Sowas funktioniert heute schlicht und ergreifend einfach nicht mehr. Slapstick ist quasi tot heute funktionieren Comedy Filme mehr wie Stand-ups, d.h. mehr oder minder intelligenter Spruch bekommt coole Antwort aber die Charaktere dürfen keine Volltrottel mehr sein, die durch dummes Glück einfach weil sie so extrem dumm sind überall durchkommen. Auch in Comedy muss der Held also eine gewisse Coolness haben. Bei den Mr. Bean James Bond Parodien etc. funktioniert das z.B. heute nur noch dadurch, dass ein Sidekick da ist, der eben eigentlich recht normal wirkt und die Probleme vom "Helden" quasi unbemerkt im Hintergrund löst. 
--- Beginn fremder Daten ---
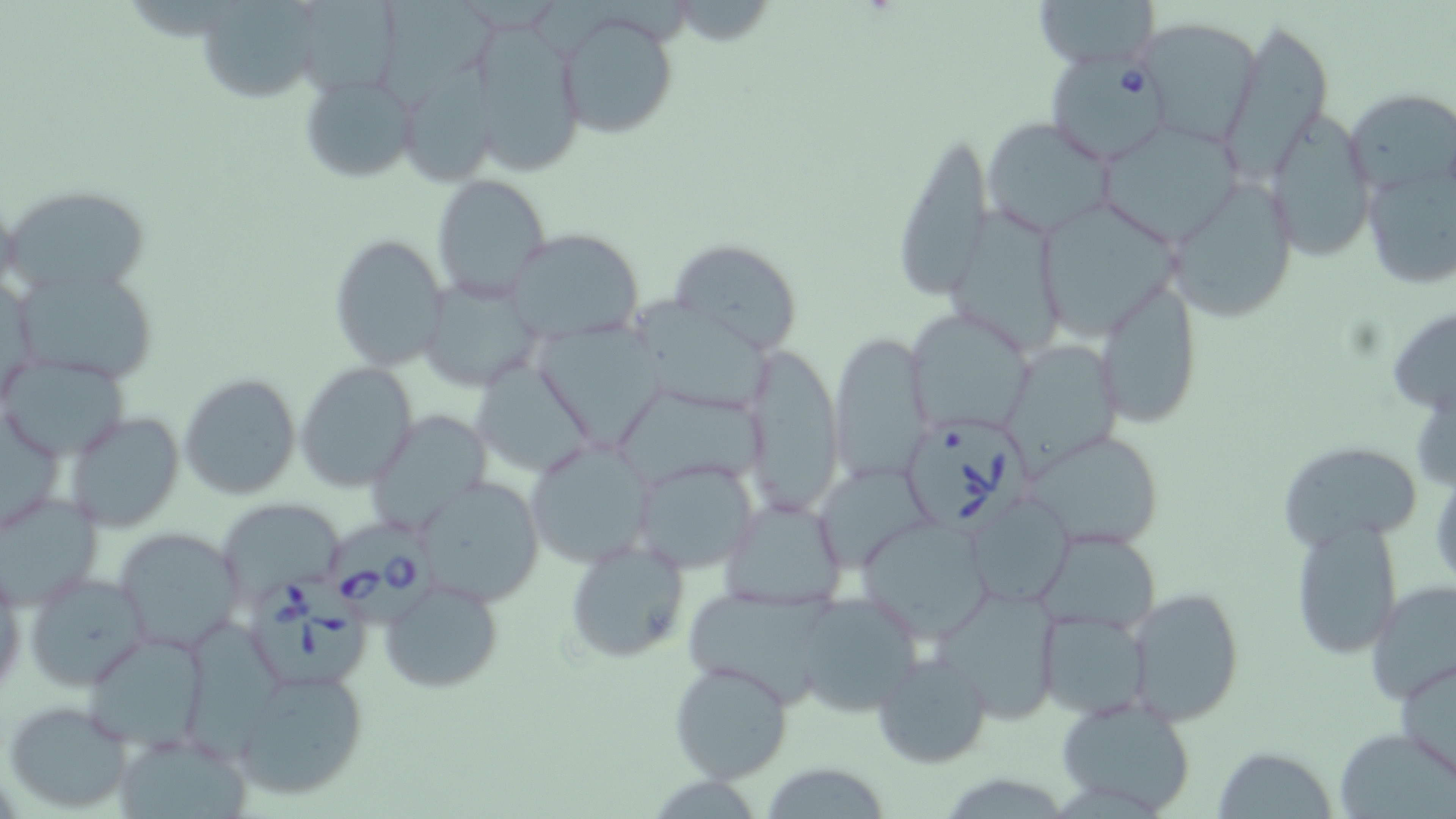

Summary:
  - Coordinate format: approximate bounding boxes as (x1,y1)-(x2,y2) corner pairs in pixels
  - Babesia divergens-infected red blood cell locations: (1044,50)-(1175,166), (903,420)-(1034,529), (322,518)-(442,621), (251,576)-(374,692)
  - Uninfected red blood cell locations: (195,0)-(327,103), (301,0)-(402,103), (1031,0)-(1160,72), (376,1)-(501,108), (552,8)-(681,141), (1219,15)-(1334,180), (1135,17)-(1264,144), (477,24)-(586,181), (401,53)-(510,192), (297,72)-(419,185), (1346,89)-(1455,200), (1263,109)-(1376,262), (980,117)-(1117,239), (1097,119)-(1246,245), (887,127)-(995,303), (1357,156)-(1456,292), (1163,172)-(1301,323), (432,174)-(553,301), (5,184)-(152,298), (1035,197)-(1185,343), (944,205)-(1066,356), (504,228)-(645,342), (329,233)-(450,371), (667,238)-(805,355), (15,264)-(161,384), (1095,278)-(1203,424), (418,279)-(545,391), (633,291)-(772,413), (1385,302)-(1456,418), (907,309)-(1036,436), (534,321)-(671,452), (829,331)-(932,485), (1003,337)-(1124,469), (741,342)-(845,517), (2,356)-(128,461), (468,358)-(595,479), (296,362)-(417,491), (1413,369)-(1456,498), (179,373)-(303,501), (612,389)-(769,496), (1,406)-(67,537), (63,410)-(184,533), (364,410)-(491,535), (1020,428)-(1170,553), (524,438)-(658,569), (1277,442)-(1426,556), (629,456)-(760,575), (816,467)-(938,564), (1430,468)-(1456,596), (417,476)-(546,606), (0,489)-(104,607), (966,491)-(1075,608), (720,497)-(848,611), (216,499)-(343,600), (861,517)-(991,639), (1288,518)-(1405,661), (113,526)-(245,654), (1035,527)-(1161,634), (564,537)-(692,664), (24,570)-(152,692), (379,575)-(505,695), (1366,580)-(1456,703), (936,585)-(1062,722), (1124,587)-(1249,727), (685,590)-(824,711), (791,592)-(926,719), (1038,607)-(1155,719), (184,621)-(291,758), (82,631)-(210,752), (870,651)-(993,768), (1395,654)-(1456,781), (668,659)-(793,784), (234,667)-(372,802), (1054,695)-(1197,817), (4,699)-(137,814), (1335,728)-(1454,818), (116,730)-(252,819), (1211,746)-(1340,819), (754,761)-(897,818)
  - Slide-level diagnosis: Babesia divergens
  - Modality: light microscopy
  - Field of view: one of a larger specimen
  - Preparation: thin blood film
  - Stain: May-Grünwald-Giemsa
  - Magnification: 1000x
  - Image size: 1456×819 pixels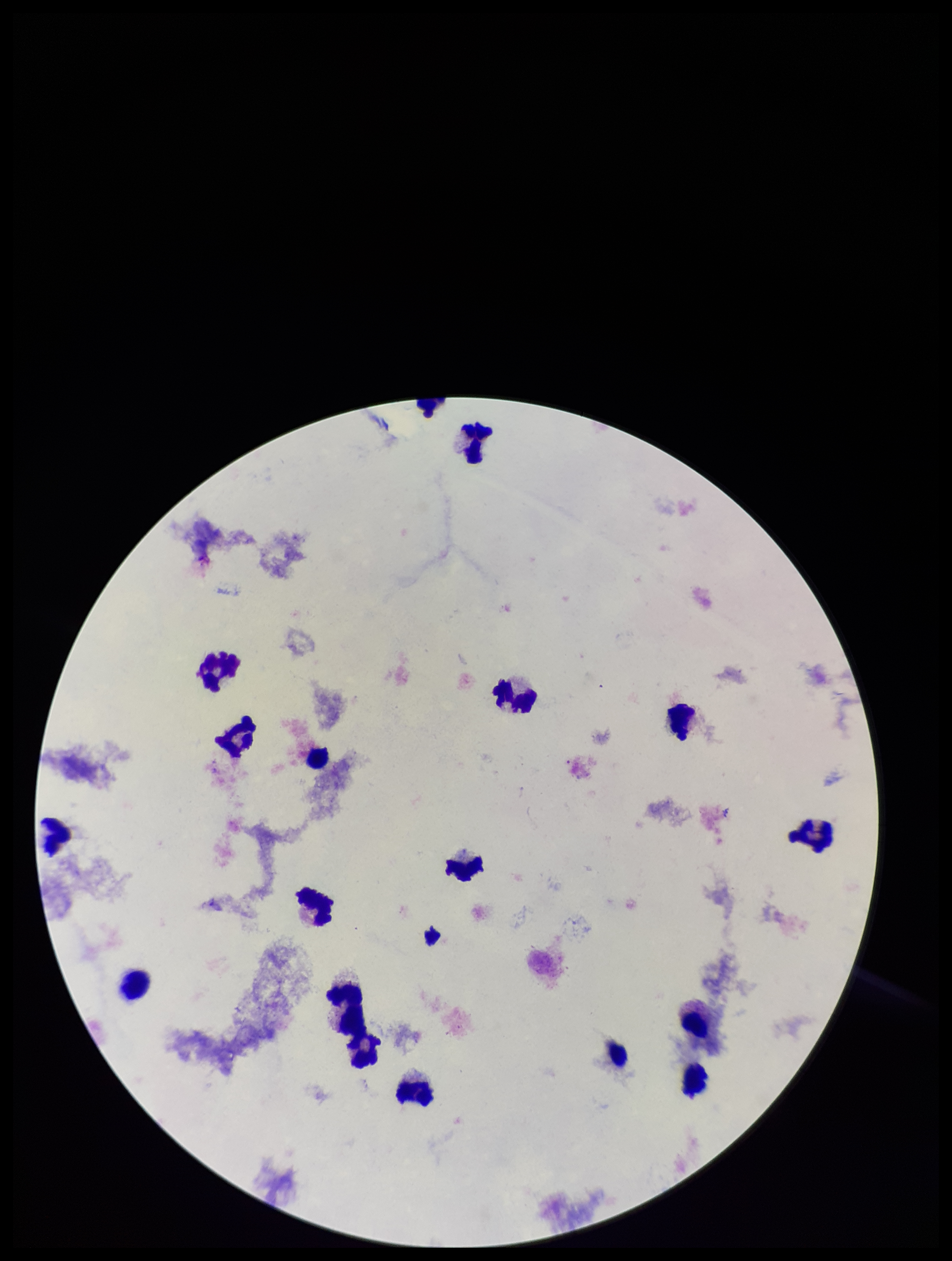 Patient malaria status: negative. Leukocyte count: 16. Single field of view. Plasmodium parasites: none detected. Giemsa stain. Parasite count: 0. Preparation: thick smear. Smartphone photograph taken through the eyepiece of a microscope. Image is 952×1261 pixels.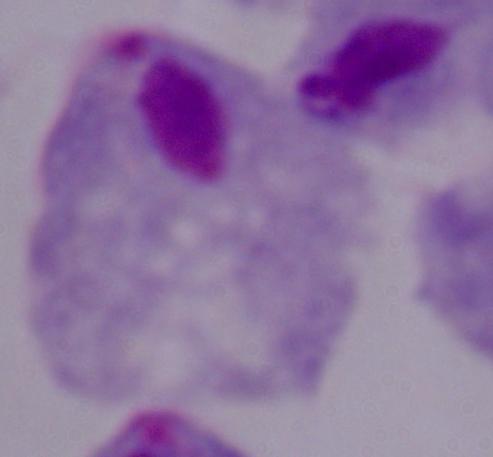

{
  "magnification": "1000x",
  "identification": "trichomonad",
  "modality": "micrograph"
}Comment on the morphology of the erythrocytes.
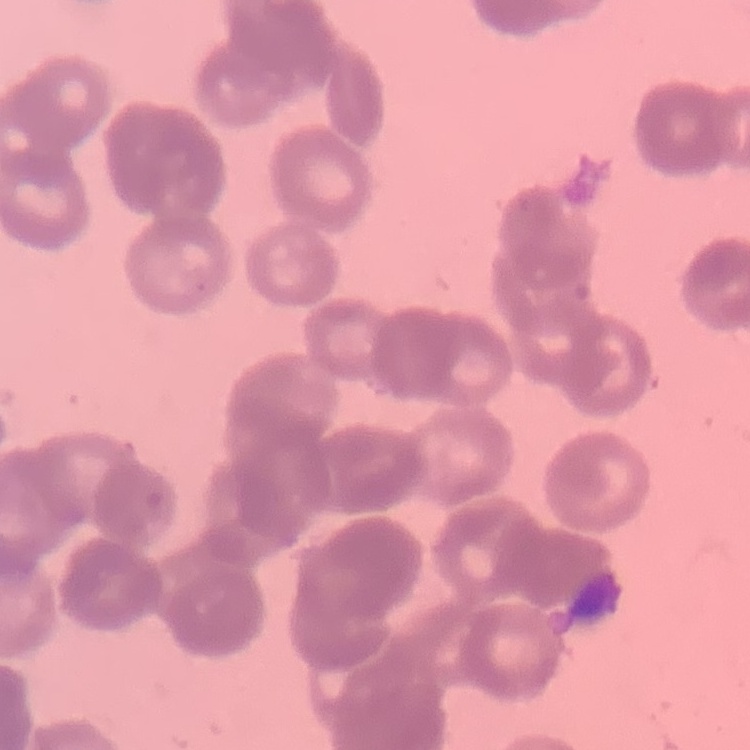

They show rouleaux formation.

Square crop of a larger photomicrograph. Stained with either Field's or Giemsa. Thin blood smear.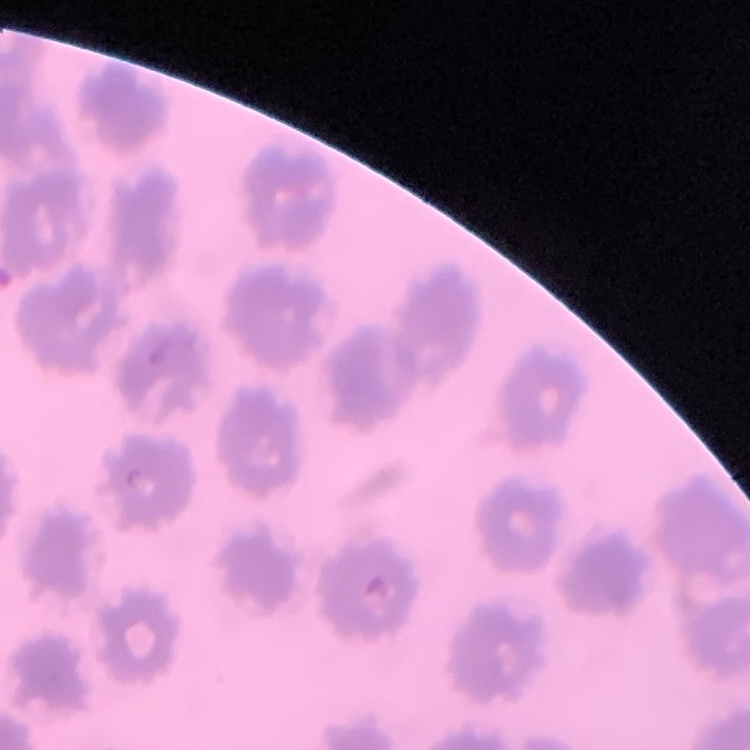
red blood cell morphology = no rouleaux formation
image type = one tile cut from a larger photomicrograph
preparation = thin blood film
stain = Field's or Giemsa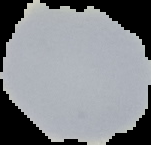

Summary:
  - Malaria status: uninfected
  - Image type: cell region segmented out of the field of view; surrounding area masked to black
  - Preparation: thin blood smear
  - Image size: 151×145 pixels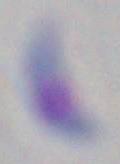

1000x magnification. Toxoplasma gondii is seen. Micrograph.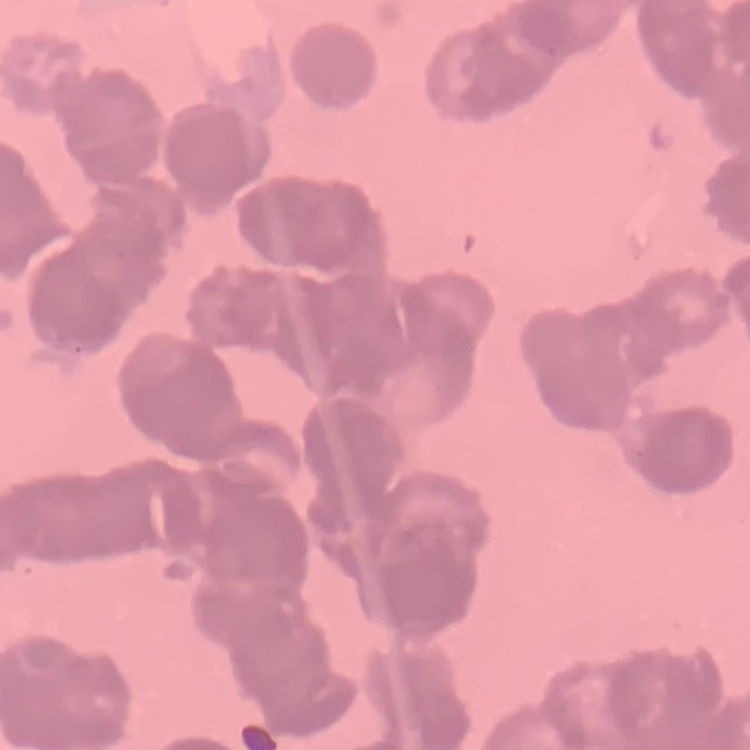
Summary:
  - Red blood cell morphology: rouleaux formation
  - Image type: one tile cut from a larger photomicrograph
  - Stain: Field's or Giemsa
  - Preparation: thin blood filmIdentify the parasite.
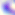
This is Toxoplasma gondii.

modality = micrograph
magnification = 400x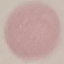
Summary:
  - Malaria status: uninfected
  - Image type: cell patch, automatically extracted from a larger field of view and resized to 64 × 64 pixels
  - Preparation: thin blood film
  - Capture: smartphone camera at the microscope eyepiece
  - Stain: GiemsaReport the malaria status of this cell.
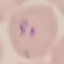
It is parasitized.

Summary:
  - Stain: Giemsa
  - Preparation: thin smear
  - Image type: cell patch, automatically extracted from a larger field of view and resized to 64 × 64 pixels
  - Capture: smartphone camera at the microscope eyepieceAssess this cell for malaria.
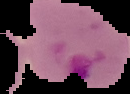

Parasitized.

Image is 130×94 pixels. From a thin blood smear. The area outside the segmented cell region is set to black.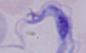

Photomicrograph. A trypanosome is shown. 1000x magnification.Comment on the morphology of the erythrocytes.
Bisher haben mich alle Remakes der ganzen 80er und 90er Jahre Filme eigentlich alle nur enttäuscht (angefangen bei Fright Night oder gar noch viel früher, The Time Machine, Remake des 60er Jahre Streifens von 2002), einzige Ausnahme war ausgerechnet der von anderen dennoch verhasste Total Recall, ich liebte das Original, fand das Remake aber anders genug um selbstständig zu funktionieren und die netten Referenzen auf den Schwarzenegger Streifen waren cool. Gerade 1:1 Remakes sind mir auch einfach zu langweilig, die Realverfilmung von Beauty and the Beast mit Emma Watson ist eigentlich ein schöner Film, nur dumm, dass wirklich Szene für Szene der Zeichentrickfilm nachgestellt war, dadurch war der Film einfach bedeutungslos und langweilig (aber als nächstes kommt ja auch noch Mulan, Disney ist ja fleißig am alte Erfolge ausschlachten). 

Ghostbuster hatte ich mich vor ein paar Tagen ja schon zu geäußert, habe den erst vor ein paar Wochen endlich gesehen, und völlig unabhängig von der Feministinnen-Grütze, meine Güte war das einfach nur ein mieser Film. 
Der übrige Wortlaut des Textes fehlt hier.